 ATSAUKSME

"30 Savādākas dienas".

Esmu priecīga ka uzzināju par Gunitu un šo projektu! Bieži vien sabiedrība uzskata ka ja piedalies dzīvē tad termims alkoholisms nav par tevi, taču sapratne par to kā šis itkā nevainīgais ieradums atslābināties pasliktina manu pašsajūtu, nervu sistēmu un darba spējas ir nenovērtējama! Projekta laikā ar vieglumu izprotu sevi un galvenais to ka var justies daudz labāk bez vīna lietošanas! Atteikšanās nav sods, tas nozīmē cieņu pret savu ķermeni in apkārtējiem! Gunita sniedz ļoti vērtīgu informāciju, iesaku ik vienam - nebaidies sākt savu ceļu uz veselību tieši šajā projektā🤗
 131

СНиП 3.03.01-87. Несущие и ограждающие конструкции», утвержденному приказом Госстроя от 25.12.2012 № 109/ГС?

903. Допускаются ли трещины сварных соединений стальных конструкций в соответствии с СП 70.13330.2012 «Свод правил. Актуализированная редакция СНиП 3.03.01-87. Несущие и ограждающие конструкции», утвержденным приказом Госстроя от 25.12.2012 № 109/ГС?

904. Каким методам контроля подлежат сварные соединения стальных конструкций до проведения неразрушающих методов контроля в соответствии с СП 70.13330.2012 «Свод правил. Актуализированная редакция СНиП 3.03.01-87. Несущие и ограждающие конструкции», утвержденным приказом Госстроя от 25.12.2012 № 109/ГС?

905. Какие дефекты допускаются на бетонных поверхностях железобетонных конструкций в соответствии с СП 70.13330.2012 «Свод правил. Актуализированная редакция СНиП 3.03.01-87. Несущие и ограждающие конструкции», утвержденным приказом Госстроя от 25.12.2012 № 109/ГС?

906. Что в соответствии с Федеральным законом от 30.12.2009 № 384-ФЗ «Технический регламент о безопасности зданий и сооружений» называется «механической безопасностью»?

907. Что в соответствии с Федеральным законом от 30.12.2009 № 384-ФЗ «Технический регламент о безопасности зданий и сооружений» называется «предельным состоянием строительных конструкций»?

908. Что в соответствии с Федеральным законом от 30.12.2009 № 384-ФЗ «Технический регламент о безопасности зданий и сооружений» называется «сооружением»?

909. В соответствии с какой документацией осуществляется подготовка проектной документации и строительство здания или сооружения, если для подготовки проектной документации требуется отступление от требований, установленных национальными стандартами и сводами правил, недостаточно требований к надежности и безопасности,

################

Answer with one number only, the count of lines in the entries above that hold the string "Технический".

Exercise response:
3